## TASK TO COMPLETE
The full set of records below is to be reproduced without a single alteration.

Collected data entries:
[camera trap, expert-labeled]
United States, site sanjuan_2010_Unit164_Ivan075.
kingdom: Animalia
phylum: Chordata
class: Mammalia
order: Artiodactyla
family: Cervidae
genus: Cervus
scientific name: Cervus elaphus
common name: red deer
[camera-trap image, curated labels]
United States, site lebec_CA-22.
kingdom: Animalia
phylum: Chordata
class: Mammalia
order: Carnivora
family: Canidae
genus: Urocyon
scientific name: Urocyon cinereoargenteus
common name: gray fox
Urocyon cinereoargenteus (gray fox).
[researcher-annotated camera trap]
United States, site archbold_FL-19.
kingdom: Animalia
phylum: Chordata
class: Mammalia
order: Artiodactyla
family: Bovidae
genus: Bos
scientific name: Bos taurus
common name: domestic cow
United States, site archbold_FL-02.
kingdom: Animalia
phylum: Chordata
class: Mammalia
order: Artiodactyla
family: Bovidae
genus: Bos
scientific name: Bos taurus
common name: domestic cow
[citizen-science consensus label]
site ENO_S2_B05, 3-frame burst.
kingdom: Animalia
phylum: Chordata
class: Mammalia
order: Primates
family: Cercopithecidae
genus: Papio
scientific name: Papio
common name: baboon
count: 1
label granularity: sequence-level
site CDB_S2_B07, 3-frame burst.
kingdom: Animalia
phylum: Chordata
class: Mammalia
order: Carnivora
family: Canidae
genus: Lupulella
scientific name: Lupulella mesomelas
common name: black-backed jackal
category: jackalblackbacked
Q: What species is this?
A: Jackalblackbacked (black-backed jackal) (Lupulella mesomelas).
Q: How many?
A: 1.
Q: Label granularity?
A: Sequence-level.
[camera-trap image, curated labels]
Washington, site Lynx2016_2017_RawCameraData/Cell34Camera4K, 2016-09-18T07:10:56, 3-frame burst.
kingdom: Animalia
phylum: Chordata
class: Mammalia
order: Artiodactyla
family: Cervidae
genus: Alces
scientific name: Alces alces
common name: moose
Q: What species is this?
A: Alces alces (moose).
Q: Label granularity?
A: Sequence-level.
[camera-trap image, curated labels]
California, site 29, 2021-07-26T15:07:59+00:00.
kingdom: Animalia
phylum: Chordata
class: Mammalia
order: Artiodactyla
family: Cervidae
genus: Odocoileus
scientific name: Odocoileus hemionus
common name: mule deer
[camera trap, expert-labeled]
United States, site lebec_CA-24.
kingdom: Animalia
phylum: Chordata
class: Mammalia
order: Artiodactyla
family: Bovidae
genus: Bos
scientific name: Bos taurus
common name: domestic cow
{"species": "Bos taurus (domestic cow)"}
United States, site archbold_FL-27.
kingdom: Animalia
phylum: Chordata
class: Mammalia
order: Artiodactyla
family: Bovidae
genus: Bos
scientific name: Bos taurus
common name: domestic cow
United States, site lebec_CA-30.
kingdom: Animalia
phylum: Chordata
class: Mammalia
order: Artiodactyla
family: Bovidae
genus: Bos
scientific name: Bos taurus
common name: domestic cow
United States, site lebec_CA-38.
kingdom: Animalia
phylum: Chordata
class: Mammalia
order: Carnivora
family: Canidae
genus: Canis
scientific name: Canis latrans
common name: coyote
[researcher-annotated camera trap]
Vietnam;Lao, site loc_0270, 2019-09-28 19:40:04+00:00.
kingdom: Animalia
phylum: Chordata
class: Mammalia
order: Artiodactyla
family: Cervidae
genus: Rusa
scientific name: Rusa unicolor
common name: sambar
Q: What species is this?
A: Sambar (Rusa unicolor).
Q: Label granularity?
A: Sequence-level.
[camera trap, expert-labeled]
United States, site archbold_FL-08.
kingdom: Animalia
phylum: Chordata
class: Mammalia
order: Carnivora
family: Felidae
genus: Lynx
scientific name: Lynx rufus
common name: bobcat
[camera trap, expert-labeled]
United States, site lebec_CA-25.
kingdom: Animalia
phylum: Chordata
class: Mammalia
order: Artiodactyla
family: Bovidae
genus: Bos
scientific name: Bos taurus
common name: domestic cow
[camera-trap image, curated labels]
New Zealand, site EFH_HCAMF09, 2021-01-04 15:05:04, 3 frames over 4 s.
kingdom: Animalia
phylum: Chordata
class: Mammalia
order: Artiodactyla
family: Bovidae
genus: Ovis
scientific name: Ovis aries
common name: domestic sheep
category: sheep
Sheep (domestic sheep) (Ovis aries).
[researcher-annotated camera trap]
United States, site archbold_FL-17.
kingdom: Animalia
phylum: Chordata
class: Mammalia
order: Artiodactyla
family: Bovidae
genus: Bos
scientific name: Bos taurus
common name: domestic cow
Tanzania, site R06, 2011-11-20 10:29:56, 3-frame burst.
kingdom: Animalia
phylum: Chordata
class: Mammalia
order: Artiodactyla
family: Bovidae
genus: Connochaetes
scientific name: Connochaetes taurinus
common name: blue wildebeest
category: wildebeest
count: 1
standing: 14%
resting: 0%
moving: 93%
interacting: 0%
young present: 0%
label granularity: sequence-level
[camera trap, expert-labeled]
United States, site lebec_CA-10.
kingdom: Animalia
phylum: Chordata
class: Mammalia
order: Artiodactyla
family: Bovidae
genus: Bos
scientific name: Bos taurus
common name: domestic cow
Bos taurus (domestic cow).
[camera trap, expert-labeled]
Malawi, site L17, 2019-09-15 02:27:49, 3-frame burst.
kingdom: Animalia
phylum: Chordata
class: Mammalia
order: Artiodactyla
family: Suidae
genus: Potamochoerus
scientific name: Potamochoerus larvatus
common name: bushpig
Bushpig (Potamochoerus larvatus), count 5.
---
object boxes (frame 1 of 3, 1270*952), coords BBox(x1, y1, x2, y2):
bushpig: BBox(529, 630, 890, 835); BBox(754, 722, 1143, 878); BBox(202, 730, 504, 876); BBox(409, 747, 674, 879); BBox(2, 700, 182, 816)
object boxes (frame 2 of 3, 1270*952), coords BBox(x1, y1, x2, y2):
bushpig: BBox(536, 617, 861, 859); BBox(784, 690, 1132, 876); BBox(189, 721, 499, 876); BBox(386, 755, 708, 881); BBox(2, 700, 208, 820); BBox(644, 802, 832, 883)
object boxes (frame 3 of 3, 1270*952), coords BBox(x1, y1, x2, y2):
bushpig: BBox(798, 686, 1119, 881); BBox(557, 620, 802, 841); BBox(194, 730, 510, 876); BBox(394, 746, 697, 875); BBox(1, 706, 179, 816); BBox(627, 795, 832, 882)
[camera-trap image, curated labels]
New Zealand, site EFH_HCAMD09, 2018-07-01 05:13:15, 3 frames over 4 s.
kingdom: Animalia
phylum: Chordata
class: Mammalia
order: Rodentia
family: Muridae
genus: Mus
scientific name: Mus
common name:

## RESULT FOR THIS TASK
[camera trap, expert-labeled]
United States, site sanjuan_2010_Unit164_Ivan075.
kingdom: Animalia
phylum: Chordata
class: Mammalia
order: Artiodactyla
family: Cervidae
genus: Cervus
scientific name: Cervus elaphus
common name: red deer
[camera-trap image, curated labels]
United States, site lebec_CA-22.
kingdom: Animalia
phylum: Chordata
class: Mammalia
order: Carnivora
family: Canidae
genus: Urocyon
scientific name: Urocyon cinereoargenteus
common name: gray fox
Urocyon cinereoargenteus (gray fox).
[researcher-annotated camera trap]
United States, site archbold_FL-19.
kingdom: Animalia
phylum: Chordata
class: Mammalia
order: Artiodactyla
family: Bovidae
genus: Bos
scientific name: Bos taurus
common name: domestic cow
United States, site archbold_FL-02.
kingdom: Animalia
phylum: Chordata
class: Mammalia
order: Artiodactyla
family: Bovidae
genus: Bos
scientific name: Bos taurus
common name: domestic cow
[citizen-science consensus label]
site ENO_S2_B05, 3-frame burst.
kingdom: Animalia
phylum: Chordata
class: Mammalia
order: Primates
family: Cercopithecidae
genus: Papio
scientific name: Papio
common name: baboon
count: 1
label granularity: sequence-level
site CDB_S2_B07, 3-frame burst.
kingdom: Animalia
phylum: Chordata
class: Mammalia
order: Carnivora
family: Canidae
genus: Lupulella
scientific name: Lupulella mesomelas
common name: black-backed jackal
category: jackalblackbacked
Q: What species is this?
A: Jackalblackbacked (black-backed jackal) (Lupulella mesomelas).
Q: How many?
A: 1.
Q: Label granularity?
A: Sequence-level.
[camera-trap image, curated labels]
Washington, site Lynx2016_2017_RawCameraData/Cell34Camera4K, 2016-09-18T07:10:56, 3-frame burst.
kingdom: Animalia
phylum: Chordata
class: Mammalia
order: Artiodactyla
family: Cervidae
genus: Alces
scientific name: Alces alces
common name: moose
Q: What species is this?
A: Alces alces (moose).
Q: Label granularity?
A: Sequence-level.
[camera-trap image, curated labels]
California, site 29, 2021-07-26T15:07:59+00:00.
kingdom: Animalia
phylum: Chordata
class: Mammalia
order: Artiodactyla
family: Cervidae
genus: Odocoileus
scientific name: Odocoileus hemionus
common name: mule deer
[camera trap, expert-labeled]
United States, site lebec_CA-24.
kingdom: Animalia
phylum: Chordata
class: Mammalia
order: Artiodactyla
family: Bovidae
genus: Bos
scientific name: Bos taurus
common name: domestic cow
{"species": "Bos taurus (domestic cow)"}
United States, site archbold_FL-27.
kingdom: Animalia
phylum: Chordata
class: Mammalia
order: Artiodactyla
family: Bovidae
genus: Bos
scientific name: Bos taurus
common name: domestic cow
United States, site lebec_CA-30.
kingdom: Animalia
phylum: Chordata
class: Mammalia
order: Artiodactyla
family: Bovidae
genus: Bos
scientific name: Bos taurus
common name: domestic cow
United States, site lebec_CA-38.
kingdom: Animalia
phylum: Chordata
class: Mammalia
order: Carnivora
family: Canidae
genus: Canis
scientific name: Canis latrans
common name: coyote
[researcher-annotated camera trap]
Vietnam;Lao, site loc_0270, 2019-09-28 19:40:04+00:00.
kingdom: Animalia
phylum: Chordata
class: Mammalia
order: Artiodactyla
family: Cervidae
genus: Rusa
scientific name: Rusa unicolor
common name: sambar
Q: What species is this?
A: Sambar (Rusa unicolor).
Q: Label granularity?
A: Sequence-level.
[camera trap, expert-labeled]
United States, site archbold_FL-08.
kingdom: Animalia
phylum: Chordata
class: Mammalia
order: Carnivora
family: Felidae
genus: Lynx
scientific name: Lynx rufus
common name: bobcat
[camera trap, expert-labeled]
United States, site lebec_CA-25.
kingdom: Animalia
phylum: Chordata
class: Mammalia
order: Artiodactyla
family: Bovidae
genus: Bos
scientific name: Bos taurus
common name: domestic cow
[camera-trap image, curated labels]
New Zealand, site EFH_HCAMF09, 2021-01-04 15:05:04, 3 frames over 4 s.
kingdom: Animalia
phylum: Chordata
class: Mammalia
order: Artiodactyla
family: Bovidae
genus: Ovis
scientific name: Ovis aries
common name: domestic sheep
category: sheep
Sheep (domestic sheep) (Ovis aries).
[researcher-annotated camera trap]
United States, site archbold_FL-17.
kingdom: Animalia
phylum: Chordata
class: Mammalia
order: Artiodactyla
family: Bovidae
genus: Bos
scientific name: Bos taurus
common name: domestic cow
Tanzania, site R06, 2011-11-20 10:29:56, 3-frame burst.
kingdom: Animalia
phylum: Chordata
class: Mammalia
order: Artiodactyla
family: Bovidae
genus: Connochaetes
scientific name: Connochaetes taurinus
common name: blue wildebeest
category: wildebeest
count: 1
standing: 14%
resting: 0%
moving: 93%
interacting: 0%
young present: 0%
label granularity: sequence-level
[camera trap, expert-labeled]
United States, site lebec_CA-10.
kingdom: Animalia
phylum: Chordata
class: Mammalia
order: Artiodactyla
family: Bovidae
genus: Bos
scientific name: Bos taurus
common name: domestic cow
Bos taurus (domestic cow).
[camera trap, expert-labeled]
Malawi, site L17, 2019-09-15 02:27:49, 3-frame burst.
kingdom: Animalia
phylum: Chordata
class: Mammalia
order: Artiodactyla
family: Suidae
genus: Potamochoerus
scientific name: Potamochoerus larvatus
common name: bushpig
Bushpig (Potamochoerus larvatus), count 5.
---
object boxes (frame 1 of 3, 1270*952), coords BBox(x1, y1, x2, y2):
bushpig: BBox(529, 630, 890, 835); BBox(754, 722, 1143, 878); BBox(202, 730, 504, 876); BBox(409, 747, 674, 879); BBox(2, 700, 182, 816)
object boxes (frame 2 of 3, 1270*952), coords BBox(x1, y1, x2, y2):
bushpig: BBox(536, 617, 861, 859); BBox(784, 690, 1132, 876); BBox(189, 721, 499, 876); BBox(386, 755, 708, 881); BBox(2, 700, 208, 820); BBox(644, 802, 832, 883)
object boxes (frame 3 of 3, 1270*952), coords BBox(x1, y1, x2, y2):
bushpig: BBox(798, 686, 1119, 881); BBox(557, 620, 802, 841); BBox(194, 730, 510, 876); BBox(394, 746, 697, 875); BBox(1, 706, 179, 816); BBox(627, 795, 832, 882)
[camera-trap image, curated labels]
New Zealand, site EFH_HCAMD09, 2018-07-01 05:13:15, 3 frames over 4 s.
kingdom: Animalia
phylum: Chordata
class: Mammalia
order: Rodentia
family: Muridae
genus: Mus
scientific name: Mus
common name:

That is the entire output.